Brief A >>
Answer these questions about the grammar-checking notebook excerpt below:
(i) Which spaCy model does the notebook load?
(ii) Which two columns of the CEFR vocabulary file are used to build the dictionary?
(iii) What does the installation output say you may need to do?
Brief B >> Can you pick up the grammar-checking notebook excerpt below after its final output and write what comes next?

Excerpt >>
In [1]:
# take text as input
# tokenize into sentences
# find errors in each sentence
# show with replaced text
# show info about types of mistakes, vocabulary level

In [1]:
import pandas as pd
import re
import nltk
from nltk.tokenize import word_tokenize, sent_tokenize
from nltk.stem import WordNetLemmatizer
from spellchecker import SpellChecker

In [2]:
import spacy
nlp = spacy.load("en_core_web_sm")

In [3]:
from IPython.display import display, Markdown, Latex, HTML
from tabulate import tabulate

In [4]:
cefr_vocab = pd.read_csv('./cefr-vocab-cefrj-octanove.csv')
cefr_dict = {k : v for k,v in cefr_vocab[['headword', 'CEFR']].values}
word_set = set(cefr_vocab.headword)

In [1]:
pip install -U git+https://github.com/PrithivirajDamodaran/Gramformer.git

Collecting git+https://github.com/PrithivirajDamodaran/Gramformer.git
  Cloning https://github.com/PrithivirajDamodaran/Gramformer.git to c:\users\vaibhav\appdata\local\temp\pip-req-build-_ywjkkt9
  Resolved https://github.com/PrithivirajDamodaran/Gramformer.git to commit 23425cd2e98a919384cab6156af8adf1c9d0639a
  Preparing metadata (setup.py): started
  Preparing metadata (setup.py): finished with status 'done'
Note: you may need to restart the kernel to use updated packages.

Data block >>
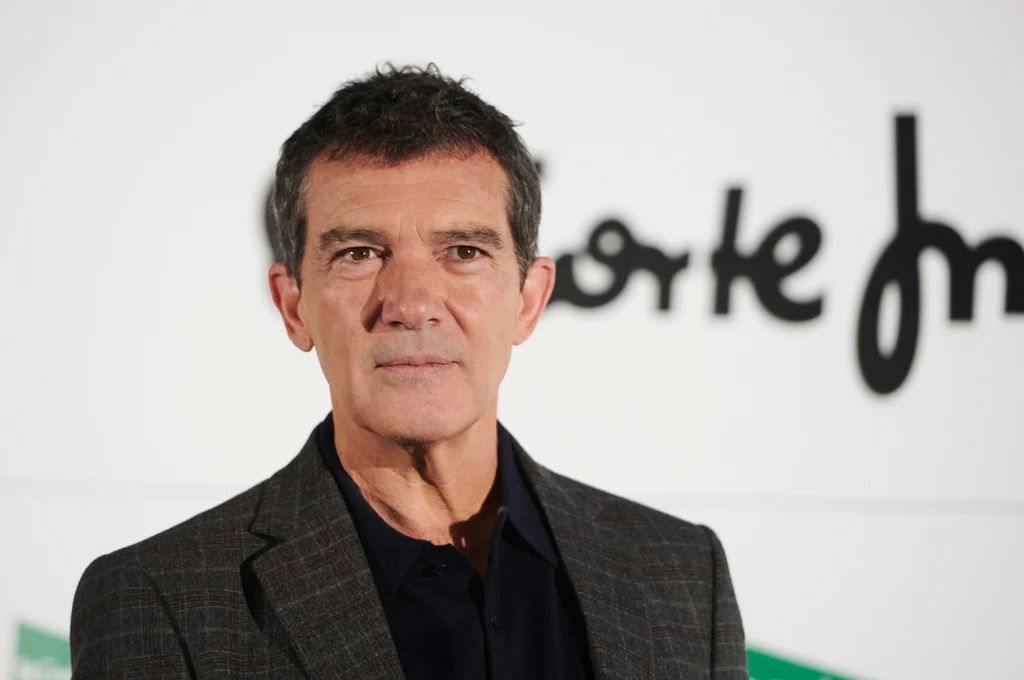 Antonio Banderas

Answer box A >>
(i) en_core_web_sm
(ii) 'headword' and 'CEFR'
(iii) Restart the kernel to use updated packages.

Answer box B >>
  Running command git clone --filter=blob:none --quiet https://github.com/PrithivirajDamodaran/Gramformer.git 'C:\Users\Vaibhav\AppData\Local\Temp\pip-req-build-_ywjkkt9'


In [5]:
# https://github.com/PrithivirajDamodaran/Gramformer
# pip install -U git+https://github.com/PrithivirajDamodaran/Gramformer.git
# python -m spacy download en_core_web_sm 
from gramformer import Gramformer
import torch

def set_seed(seed):
  torch.manual_seed(seed)
  if torch.cuda.is_available():
    torch.cuda.manual_seed_all(seed)

set_seed(1212)

In [6]:
gf = Gramformer(models = 1, use_gpu=False) # 1=corrector, 2=detector

  from .autonotebook import tqdm as notebook_tqdm


[Gramformer] Grammar error correct/highlight model loaded..


In [7]:
grammar_fullforms ={'ADV': 'Adverb', 'PREP': 'Prepositions', 'PRON': 'Pronoun', 'WO': 'Wrong Order', 'VERB': 'Verbs', 'VERB:SVA': 'Singular-Plural', 'VERB:TENSE': 'Verb Tenses', 'VERB:FORM': 'Verb Forms', 'VERB:INFL': 'Verbs', 'SPELL': 'Spelling', 'OTHER': 'Other', 'NOUN': 'Other', 'NOUN:NUM': 'Singular-Plural', 'DET': 'Articles', 'MORPH': 'Other', 'ADJ': 'Adjectives', 'PART': 'Other', 'ORTH': 'Other', 'CONJ': 'Conjugations', 'PUNCT': 'Punctuation'}

In [8]:
def strikethrough(text):
    result = ''
    for c in text:
        result = result + c + '\u0336'
    return result

In [9]:
lemmatizer = WordNetLemmatizer()
spell = SpellChecker()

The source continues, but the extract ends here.